[Start of Attachment]

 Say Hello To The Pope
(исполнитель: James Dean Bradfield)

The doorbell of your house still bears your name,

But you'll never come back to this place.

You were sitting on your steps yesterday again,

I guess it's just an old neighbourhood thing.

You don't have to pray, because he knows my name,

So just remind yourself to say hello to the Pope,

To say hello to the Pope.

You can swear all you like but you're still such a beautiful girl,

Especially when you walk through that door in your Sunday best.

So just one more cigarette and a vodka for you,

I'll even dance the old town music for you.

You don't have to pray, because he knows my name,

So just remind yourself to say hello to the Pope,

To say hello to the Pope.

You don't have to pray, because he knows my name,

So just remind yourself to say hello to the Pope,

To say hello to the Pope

[End of Attachment]

▸ Your instructions
From the data above, output exactly the lines between the one containing "The doorbell of" and the one containing "Especially when you", counting both of them.

▸ Exercise response
The doorbell of your house still bears your name,

But you'll never come back to this place.

You were sitting on your steps yesterday again,

I guess it's just an old neighbourhood thing.

You don't have to pray, because he knows my name,

So just remind yourself to say hello to the Pope,

To say hello to the Pope.

You can swear all you like but you're still such a beautiful girl,

Especially when you walk through that door in your Sunday best.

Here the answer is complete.